1653 ist dieses Lied zum ersten Mal in Berlin gedruckt worden. Entstanden ist es aber schon einige Jahre
früher unter dem Eindruck des Friedensschlusses in Jahr 1648. Genaue Nachrichten über die Umstände,
unter denen Paul Gerhardt den Text geschaffen hat, sind nicht überliefert. Der Berliner Kantor Johann
Crüger hat das Lied in sein Gesangbuch Praxis Pietatis Melica aufgenommen. Dort steht es als eines von
vier Liedern in der Rubrik Danklieder für den Frieden.
Gott Lob – es ist endlich Frieden eingekehrt nach 30 langen Jahren der Verwüstung, der Brandschatzung,
des Hungers, des Elends und der Pest. Gott Lob. Die Waffen schweigen, es gibt neue Hoffnung.
Heute ist der 8. Mai, der Tag der Erinnerung an den Tag der Befreiung. Am 8. Mai 1945 endete der
Zweite Weltkrieg. Gott Lob! Vorbei die Bombennächte, vorbei das Kämpfen und sinnlose Morden. Die
Türen der Gefängnisse und Konzentrationslager öffnen sich. Es gibt Aussicht auf einen Neubeginn.
Heute feiern wir den Sonntag Jubilate. Das Osterfest hallt nach – der große Sieg Gottes über den Tod.

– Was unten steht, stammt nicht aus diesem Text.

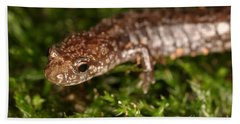 Red-backed Salamander Hand Towel by Ted Kinsman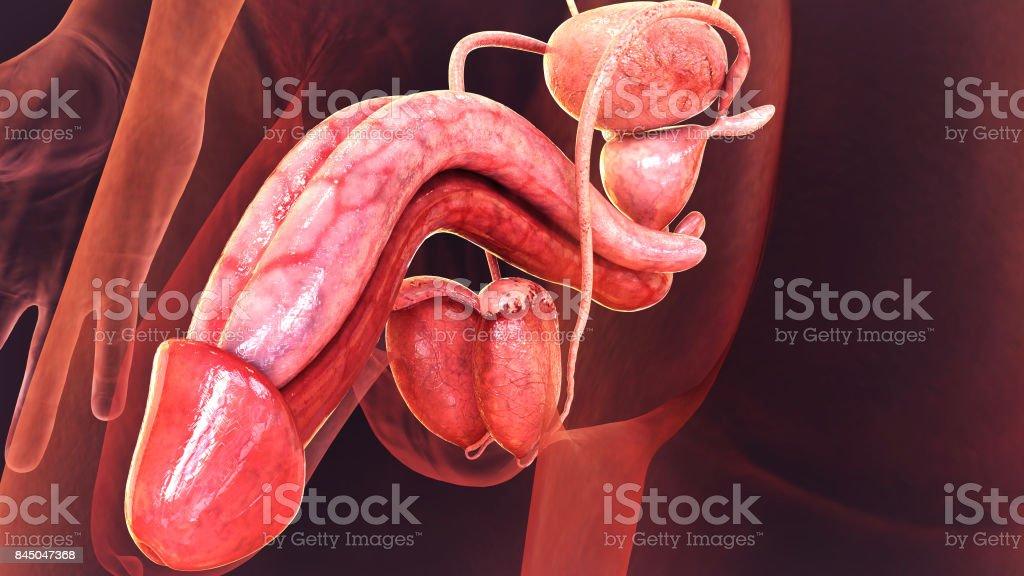 Fotografía de Concepto Médico De Sistema Reproductor Masculino 3d ...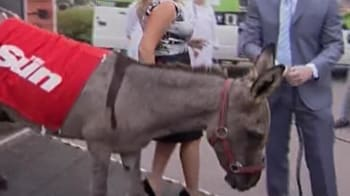 Video : Donkey forced to parasail arrives in Moscow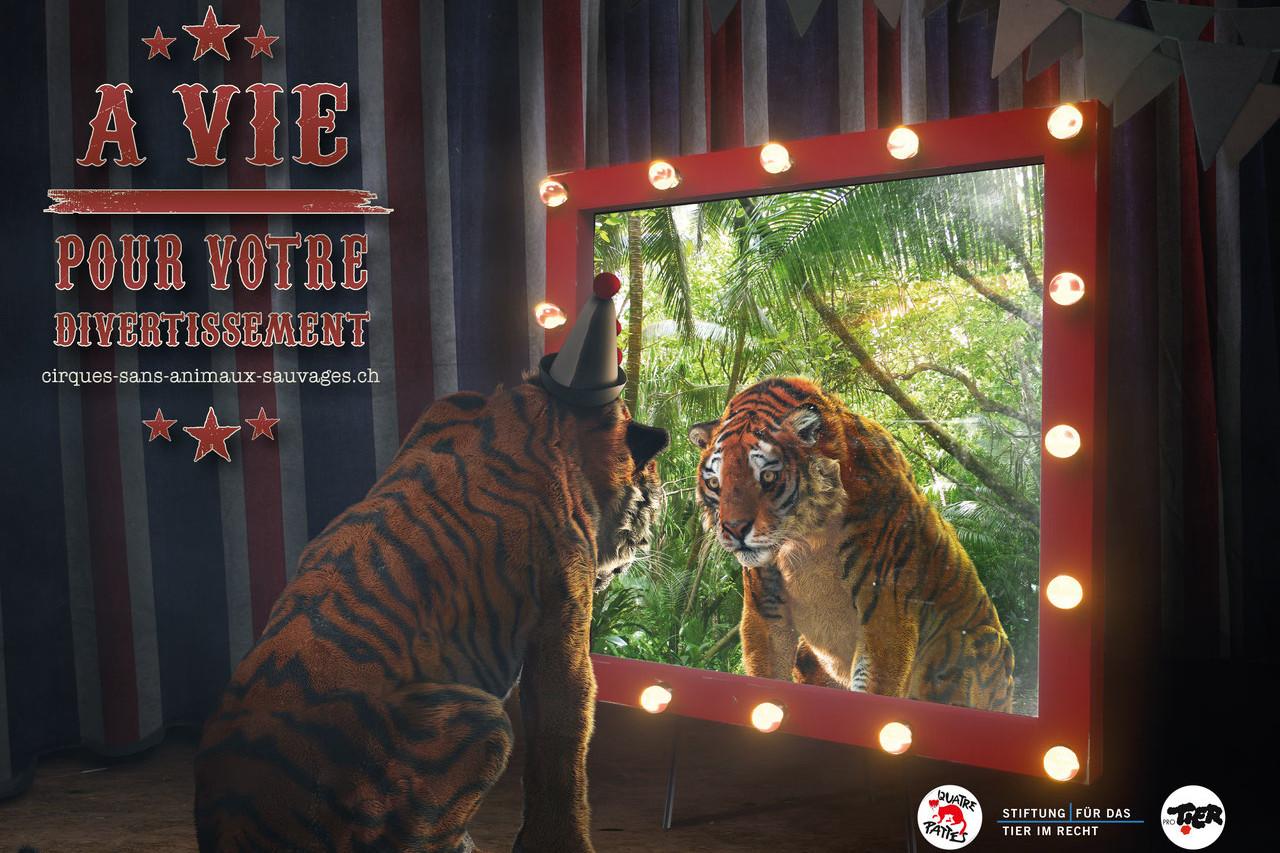 Campagne QUATRE PATTES - Animaux sauvages dans les cirques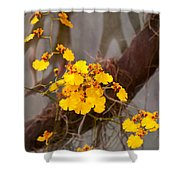 Orchid - Golden Morning  Shower Curtain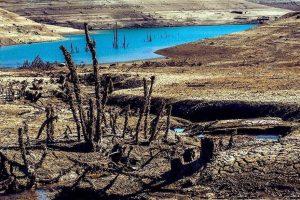 Tlo ne miruje oko Zaovinskog jezera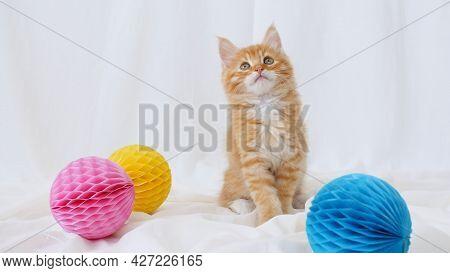 Kitten Cuddling With A Small Ball. Cute Ginger Kitten Playing With Ball. Cute Funny Home Pets
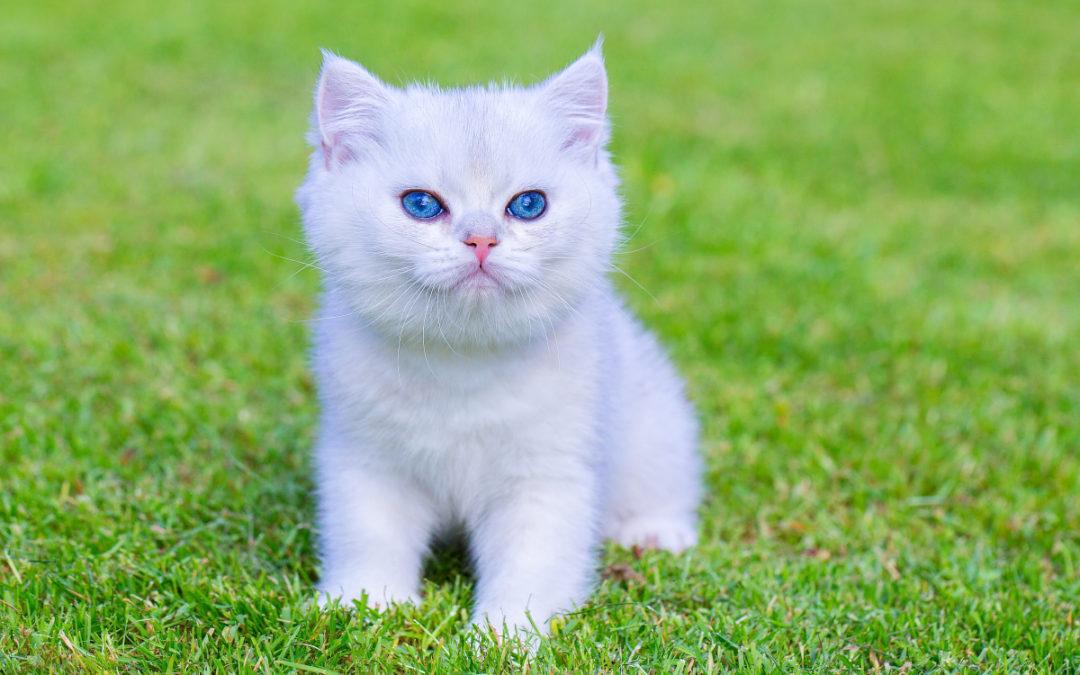 Jaka kuweta dla kota samoczyszcząca to dobry wybór w 2021 – Opinie oraz Ranking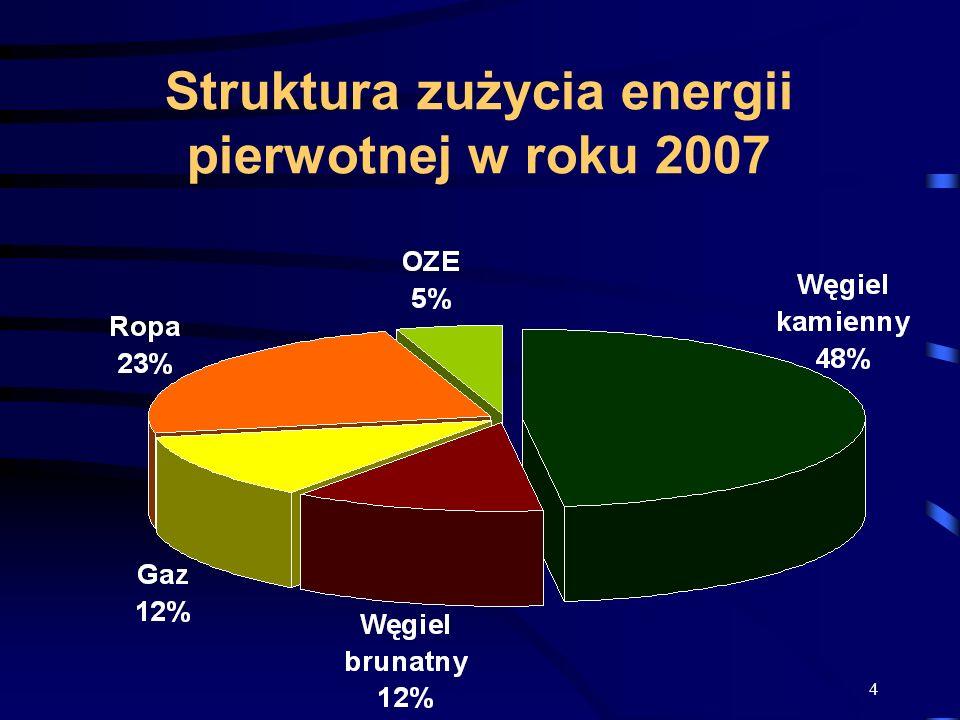 4 Struktura zużycia energii pierwotnej w roku 2007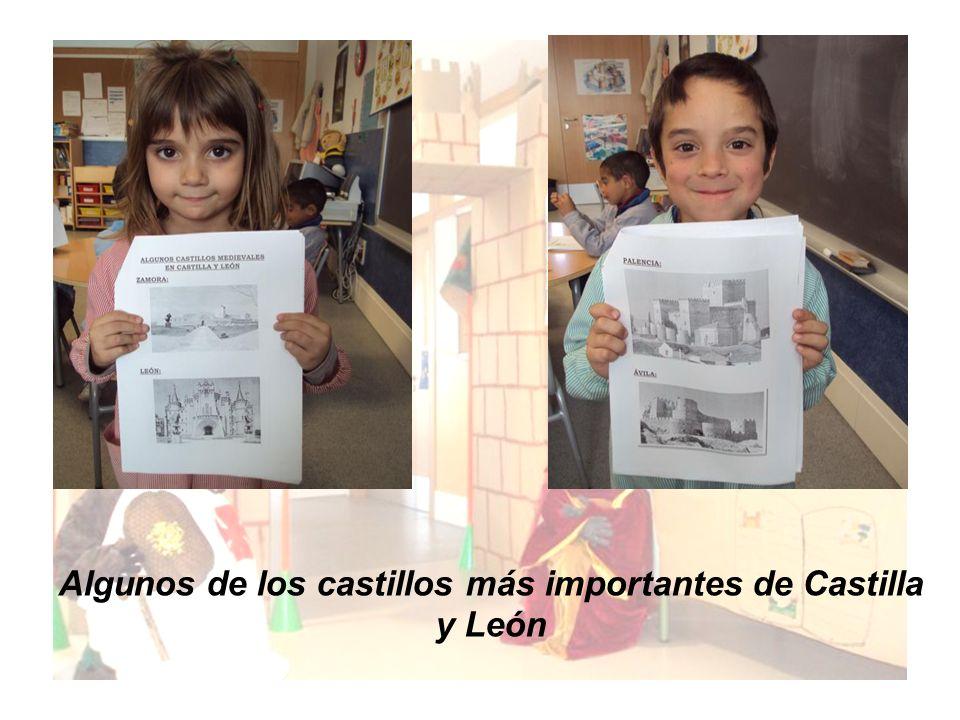 Algunos de los castillos más importantes de Castilla y León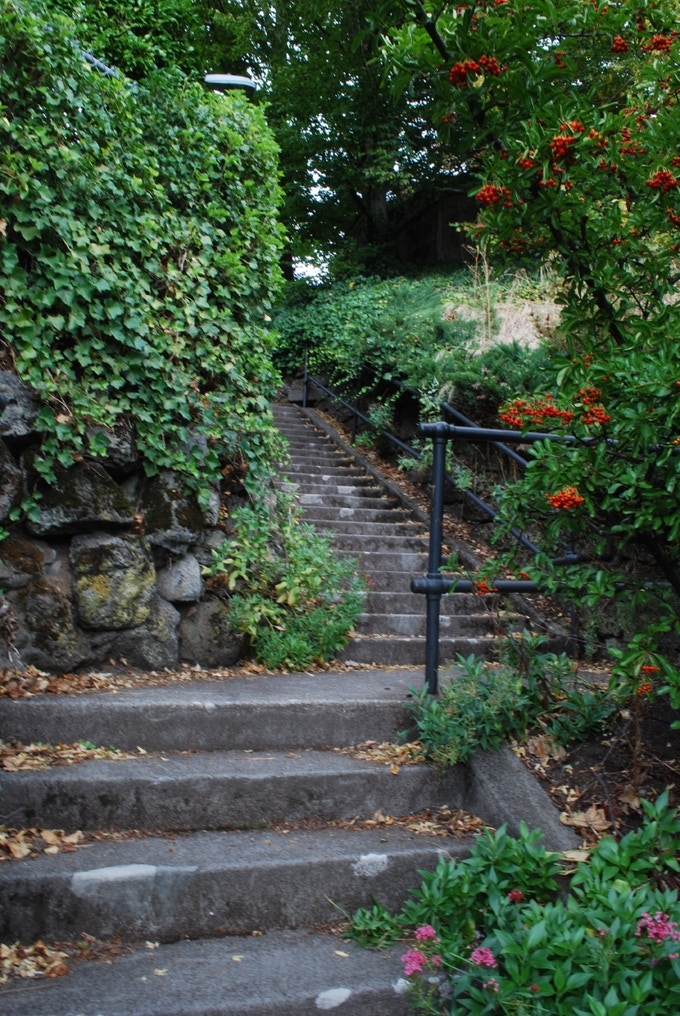 A public stairway climbing the Alameda Ridge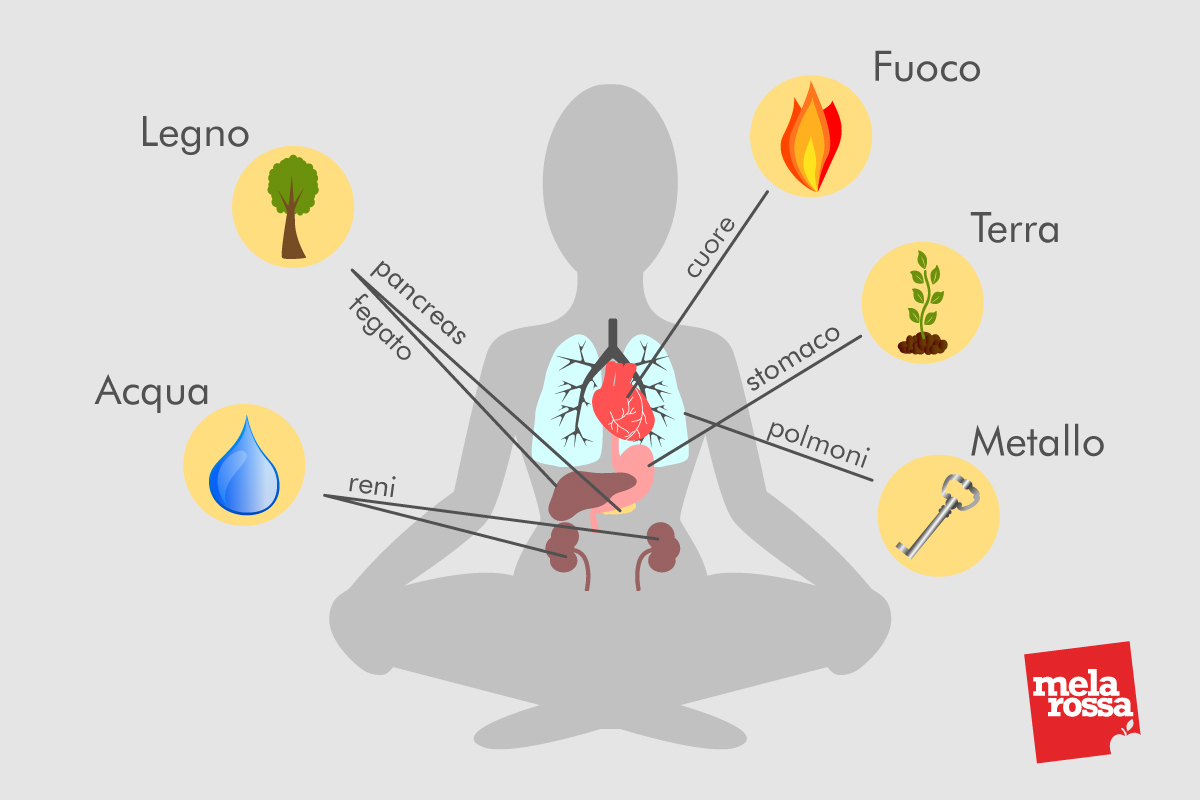 tai chi: i 5 elementi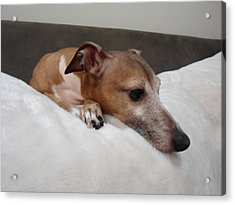 Another Relaxing Day - Italian Greyhound  Acrylic Print by Santos Arellano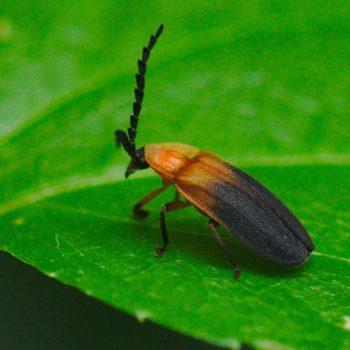 Phaenolis sp. (Leuchtkäfer) - Costa Rica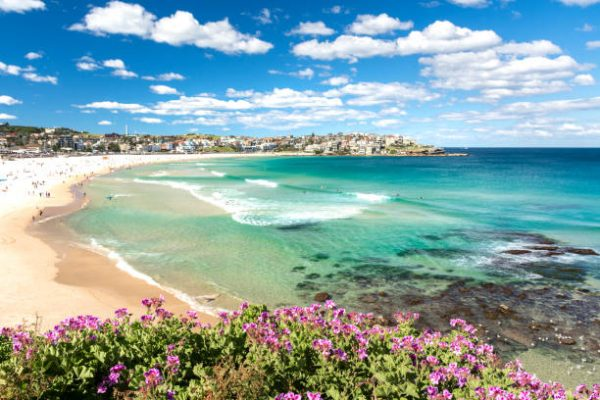 Sydney with kids: check out the beaches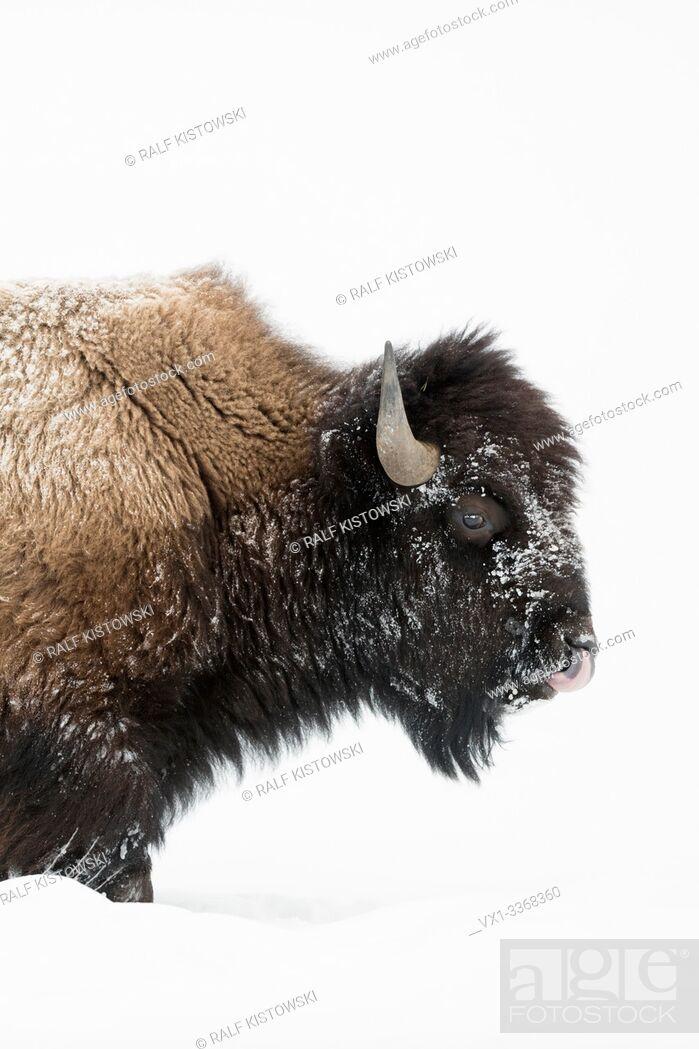 Stock Photo: American bison / Amerikanischer Bison ( Bison bison ) in winter, mature bull, walking through deep snow, licking its nose, Yellowstone National Park, Wyoming.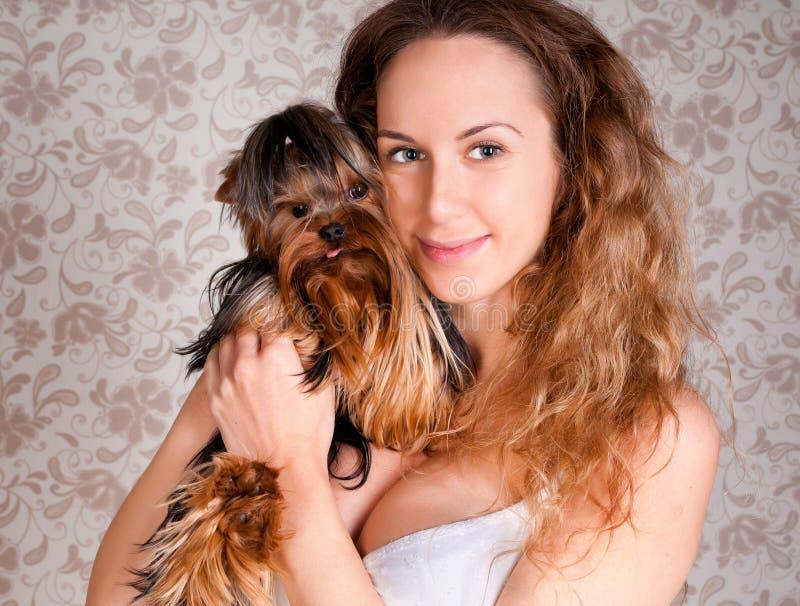 逗人喜爱的狗小的狗妇女约克 库存照片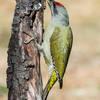 Picchio cenerino (Picus canus)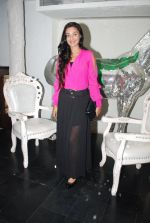 Rati Pandey at Bhatak Lena Bawre serial bash at Villa 69 in Mumbai on 2nd June 2014 (69)_538d5e5a6009f.JPG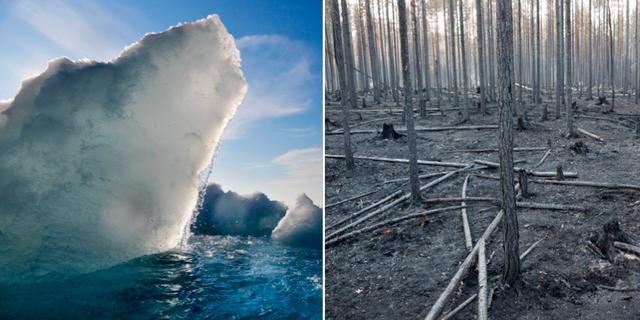 Klimatfrågan är nu väljarnas viktigaste fråga, enligt en Demoskopmätning. TT
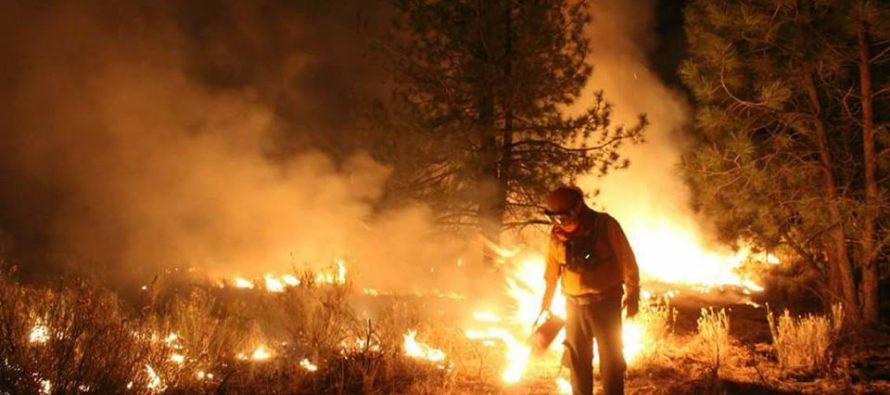 Reporte de incendios activos en México: 12 incendios forestales activos en 7 estados del país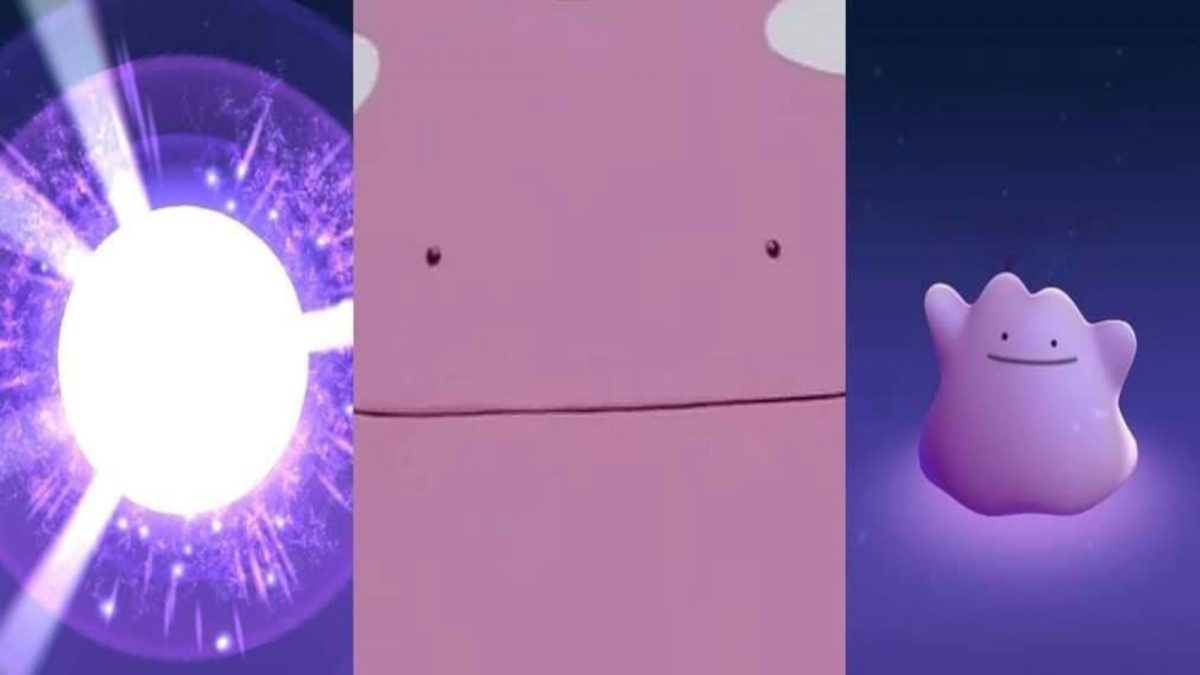 Catching Ditto In Roblox Pokemon Go Pokemon Trainer Tips Pokemon Go Ditto How To Encounter And Catch Pocket Tactics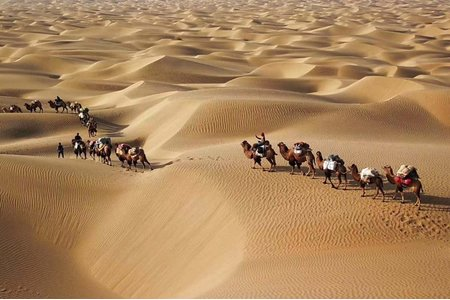 婚攝_沙漠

Gott Lob! Heute aber, im Jahr 2022, schauen wir bang und sorgenvoll auf den Krieg in der Ukraine. Es ist
ausgeschlossen, sich in dankbarer geschichtlicher Erinnerung zurückzulehnen, während in Europa ein
Volk brutal überfallen wird. Der Osterjubel ist überschattet von der Todesrealität dieses Krieges. Seine
räumliche Nähe macht auch uns Angst. Die Auswirkungen treffen auch uns. Die Bilder der täglichen
Kriegsnachrichten stehen vor Augen, wenn wir den Text unseres Liedes hören.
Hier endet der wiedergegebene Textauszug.